• **Text segment**:
= Beginning of Section =
Top Virginia cities in the hot seat as Trump-aligned group demands DOJ probe of DEI mandates
FIRST ON FOX: A Trump-aligned legal group is ramping up its pressure campaign targeting big blue cities violating President Donald Trump’s Executive Orders and federal civil rights law by continuing to embed diversity, equity and inclusion (DEI) into their practices.
America First Legal (AFL) sent three more civil rights complaints to the Department of Justice’s Office of Civil Rights this week requesting it investigate the Virginia cities of Richmond, Alexandria and Arlington for violating Title VI and Title VII of the Federal Civil Rights Act of 1964, as well as Trump’s Executive Orders on discriminatory DEI initiatives, via its city and county programs, hiring, and public services. AFL argues the cities receive federal grant money and distribute it across their city governments, in various departments, and for multiple purposes, opening them up to federal scrutiny.
= End of Section =
• **Material supplied**:
= Beginning of Section =
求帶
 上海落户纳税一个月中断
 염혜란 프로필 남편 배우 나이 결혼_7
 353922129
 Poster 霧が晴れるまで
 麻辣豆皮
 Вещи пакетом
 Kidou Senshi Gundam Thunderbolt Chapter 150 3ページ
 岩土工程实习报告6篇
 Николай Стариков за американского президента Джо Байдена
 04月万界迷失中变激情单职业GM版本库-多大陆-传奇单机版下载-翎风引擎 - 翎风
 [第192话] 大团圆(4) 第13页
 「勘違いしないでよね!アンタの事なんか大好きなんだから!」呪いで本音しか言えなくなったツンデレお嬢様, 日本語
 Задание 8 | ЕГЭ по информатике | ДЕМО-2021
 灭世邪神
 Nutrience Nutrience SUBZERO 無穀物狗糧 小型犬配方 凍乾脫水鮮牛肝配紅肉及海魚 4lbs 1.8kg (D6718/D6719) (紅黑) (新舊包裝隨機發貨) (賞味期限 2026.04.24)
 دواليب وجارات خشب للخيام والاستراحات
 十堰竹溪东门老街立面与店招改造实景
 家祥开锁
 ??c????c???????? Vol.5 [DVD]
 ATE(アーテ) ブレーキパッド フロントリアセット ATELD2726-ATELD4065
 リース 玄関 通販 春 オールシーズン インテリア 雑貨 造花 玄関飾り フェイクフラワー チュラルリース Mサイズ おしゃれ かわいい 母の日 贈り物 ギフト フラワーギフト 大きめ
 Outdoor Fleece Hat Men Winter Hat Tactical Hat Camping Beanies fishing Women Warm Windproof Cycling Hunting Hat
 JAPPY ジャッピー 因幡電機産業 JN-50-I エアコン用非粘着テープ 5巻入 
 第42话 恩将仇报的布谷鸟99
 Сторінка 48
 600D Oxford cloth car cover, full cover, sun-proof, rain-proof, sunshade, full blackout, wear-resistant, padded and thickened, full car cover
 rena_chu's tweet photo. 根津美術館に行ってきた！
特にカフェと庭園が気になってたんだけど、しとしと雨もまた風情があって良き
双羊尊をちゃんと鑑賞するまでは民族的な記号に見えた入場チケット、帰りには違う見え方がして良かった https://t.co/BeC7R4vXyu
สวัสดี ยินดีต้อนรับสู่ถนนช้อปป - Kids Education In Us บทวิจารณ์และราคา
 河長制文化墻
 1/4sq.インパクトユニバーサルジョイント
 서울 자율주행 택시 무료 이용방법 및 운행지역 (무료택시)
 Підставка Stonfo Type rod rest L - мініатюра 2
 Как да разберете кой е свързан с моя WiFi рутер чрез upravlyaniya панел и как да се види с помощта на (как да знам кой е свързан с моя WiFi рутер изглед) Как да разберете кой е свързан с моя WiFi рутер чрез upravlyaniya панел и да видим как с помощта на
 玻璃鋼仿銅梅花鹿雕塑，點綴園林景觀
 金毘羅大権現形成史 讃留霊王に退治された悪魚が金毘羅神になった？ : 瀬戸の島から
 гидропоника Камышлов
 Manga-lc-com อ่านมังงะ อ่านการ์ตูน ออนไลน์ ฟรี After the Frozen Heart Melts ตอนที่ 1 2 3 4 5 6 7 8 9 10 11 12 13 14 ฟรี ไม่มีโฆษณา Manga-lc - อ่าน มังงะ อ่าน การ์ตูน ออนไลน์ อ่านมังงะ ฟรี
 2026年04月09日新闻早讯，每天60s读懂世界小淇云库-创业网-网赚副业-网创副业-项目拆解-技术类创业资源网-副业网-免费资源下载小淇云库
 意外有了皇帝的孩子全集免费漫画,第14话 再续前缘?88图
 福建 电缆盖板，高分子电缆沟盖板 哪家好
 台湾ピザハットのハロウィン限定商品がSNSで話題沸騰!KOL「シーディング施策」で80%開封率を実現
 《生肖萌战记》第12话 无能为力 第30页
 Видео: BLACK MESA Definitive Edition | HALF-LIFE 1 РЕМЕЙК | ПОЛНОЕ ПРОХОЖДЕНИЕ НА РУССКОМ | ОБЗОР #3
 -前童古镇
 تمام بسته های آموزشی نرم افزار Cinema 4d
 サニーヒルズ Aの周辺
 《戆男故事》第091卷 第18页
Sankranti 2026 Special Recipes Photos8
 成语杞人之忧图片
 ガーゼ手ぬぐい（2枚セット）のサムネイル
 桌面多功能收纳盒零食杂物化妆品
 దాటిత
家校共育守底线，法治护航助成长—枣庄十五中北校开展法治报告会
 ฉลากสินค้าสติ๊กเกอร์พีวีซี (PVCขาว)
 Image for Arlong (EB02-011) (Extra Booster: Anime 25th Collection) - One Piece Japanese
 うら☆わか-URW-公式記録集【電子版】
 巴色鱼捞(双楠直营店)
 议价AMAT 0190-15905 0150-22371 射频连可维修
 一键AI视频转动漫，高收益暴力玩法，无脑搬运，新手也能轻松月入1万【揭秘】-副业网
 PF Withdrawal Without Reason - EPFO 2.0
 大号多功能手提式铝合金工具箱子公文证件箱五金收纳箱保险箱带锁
= End of Section =
• **Problems to solve**:
1. Answer these about the article on the Virginia DEI complaints:
(a) How does the article describe the group behind the complaints?
(b) Which three Virginia cities does the group want investigated?
(c) According to the group, what opens the cities up to federal scrutiny?
2. In the article on the Virginia DEI complaints, take the part that opens with the words containing "America First Legal" and closes with "to federal scrutiny.", and write it out again with "Richmond" replaced by "Norfolk".

• **Solutions to the tasks**:
1.
(a) A Trump-aligned legal group.
(b) Richmond, Alexandria and Arlington.
(c) The cities receive federal grant money and distribute it across their city governments, in various departments and for multiple purposes.

2.
America First Legal (AFL) sent three more civil rights complaints to the Department of Justice’s Office of Civil Rights this week requesting it investigate the Virginia cities of Norfolk, Alexandria and Arlington for violating Title VI and Title VII of the Federal Civil Rights Act of 1964, as well as Trump’s Executive Orders on discriminatory DEI initiatives, via its city and county programs, hiring, and public services. AFL argues the cities receive federal grant money and distribute it across their city governments, in various departments, and for multiple purposes, opening them up to federal scrutiny.